What is being asked: Task for the records below: please retype exactly and only the lines from the first through the one with "common name: western chipmunks", with every picture omitted.

Provided records:
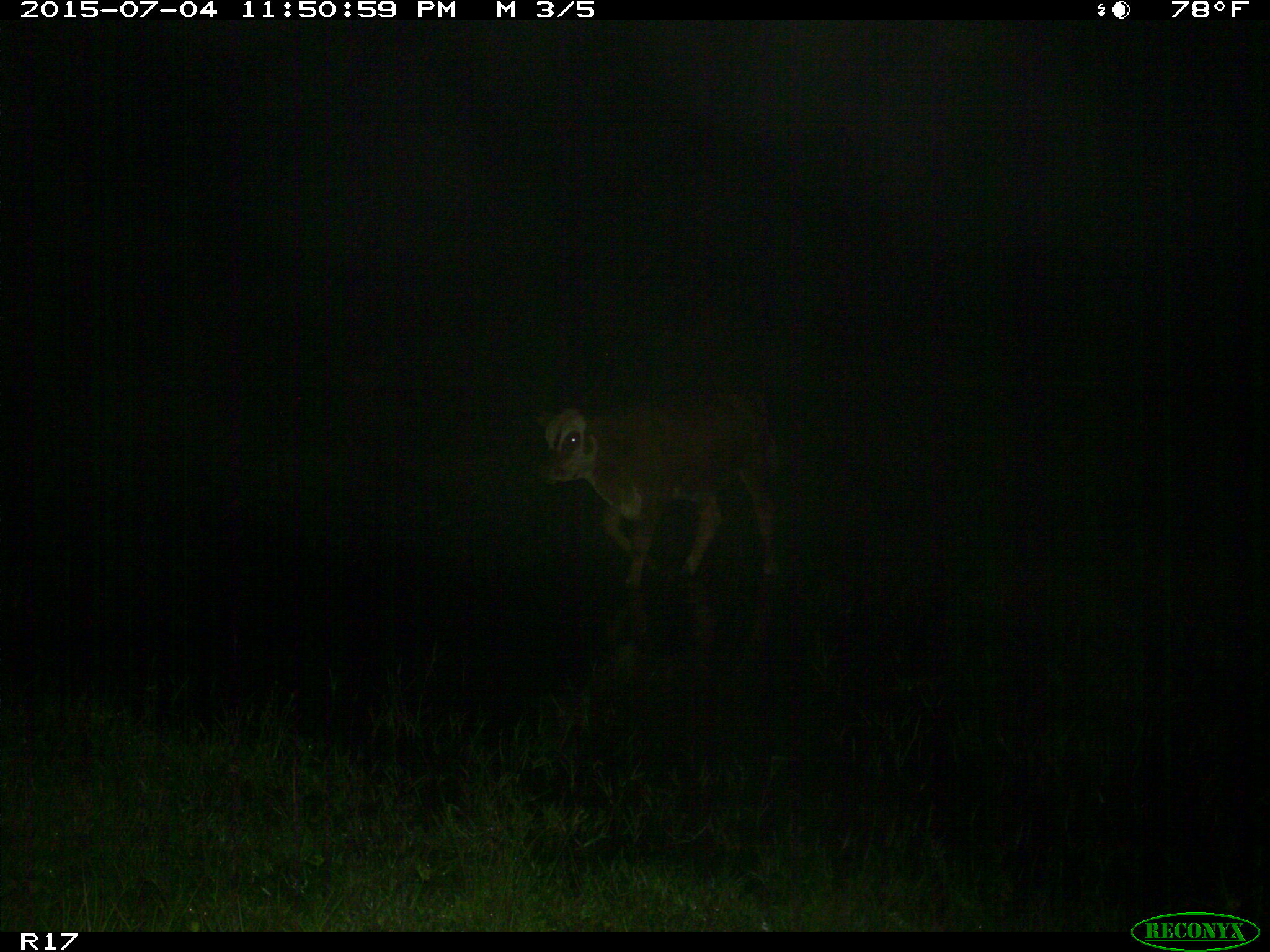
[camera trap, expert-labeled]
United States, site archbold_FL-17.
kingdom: Animalia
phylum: Chordata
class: Mammalia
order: Artiodactyla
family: Bovidae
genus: Bos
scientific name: Bos taurus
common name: domestic cow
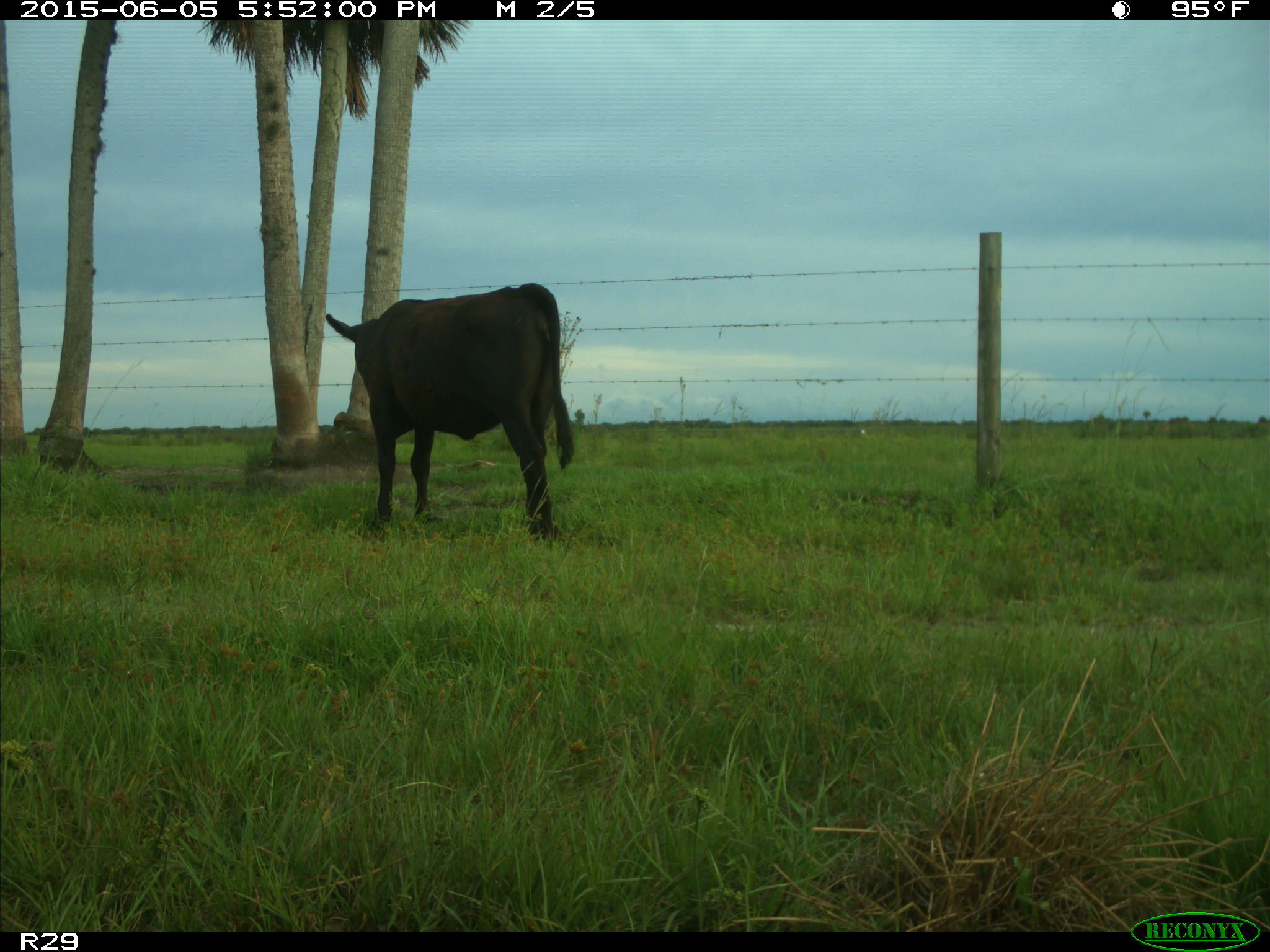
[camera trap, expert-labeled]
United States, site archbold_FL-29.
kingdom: Animalia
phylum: Chordata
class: Mammalia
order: Artiodactyla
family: Bovidae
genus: Bos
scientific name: Bos taurus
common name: domestic cow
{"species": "Bos taurus (domestic cow)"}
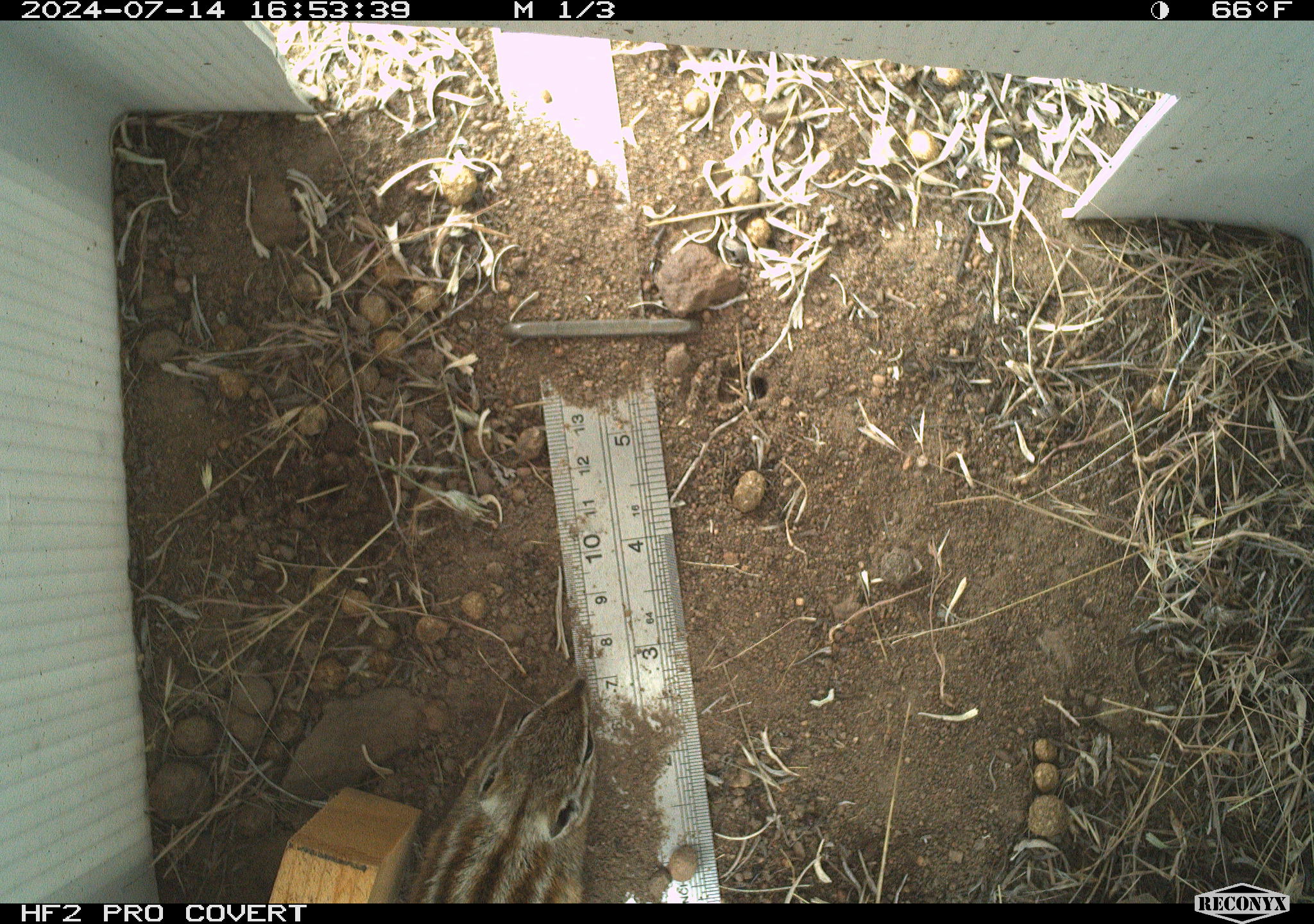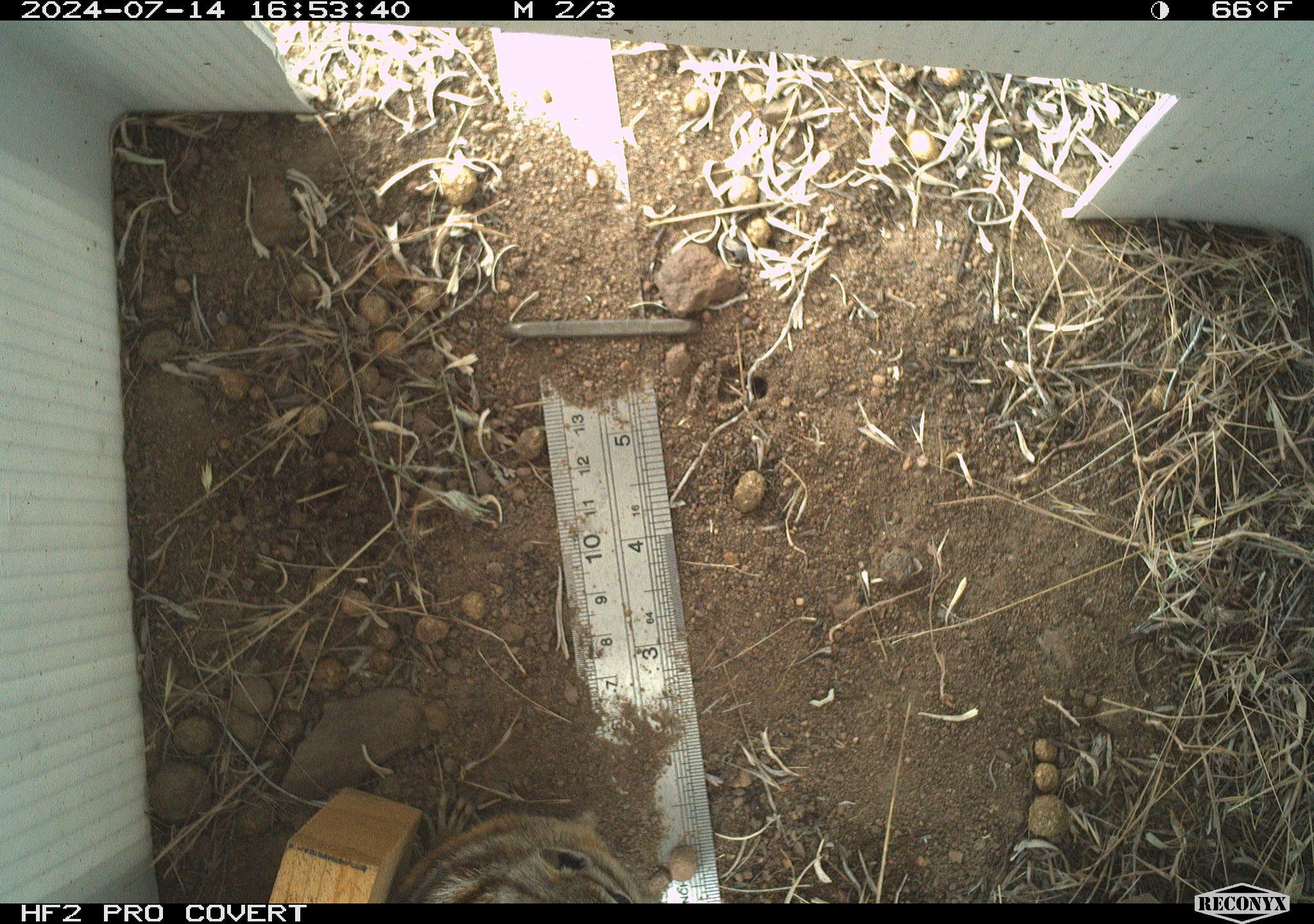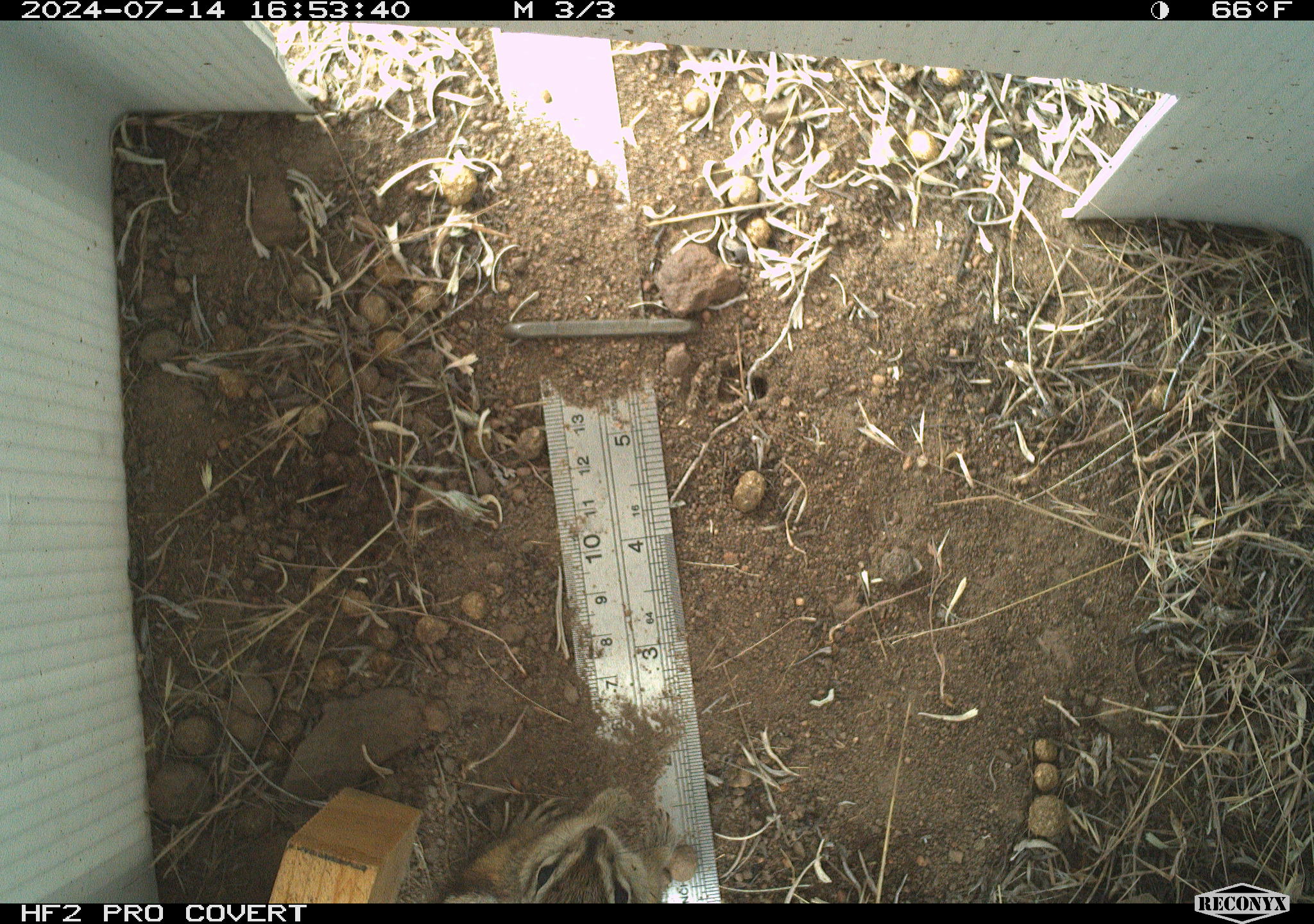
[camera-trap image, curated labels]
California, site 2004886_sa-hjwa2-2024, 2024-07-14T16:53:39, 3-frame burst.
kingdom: Animalia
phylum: Chordata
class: Mammalia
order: Rodentia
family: Sciuridae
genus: Neotamias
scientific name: Neotamias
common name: western chipmunks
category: neotamias species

Result:
[camera trap, expert-labeled]
United States, site archbold_FL-17.
kingdom: Animalia
phylum: Chordata
class: Mammalia
order: Artiodactyla
family: Bovidae
genus: Bos
scientific name: Bos taurus
common name: domestic cow
[camera trap, expert-labeled]
United States, site archbold_FL-29.
kingdom: Animalia
phylum: Chordata
class: Mammalia
order: Artiodactyla
family: Bovidae
genus: Bos
scientific name: Bos taurus
common name: domestic cow
{"species": "Bos taurus (domestic cow)"}
[camera-trap image, curated labels]
California, site 2004886_sa-hjwa2-2024, 2024-07-14T16:53:39, 3-frame burst.
kingdom: Animalia
phylum: Chordata
class: Mammalia
order: Rodentia
family: Sciuridae
genus: Neotamias
scientific name: Neotamias
common name: western chipmunks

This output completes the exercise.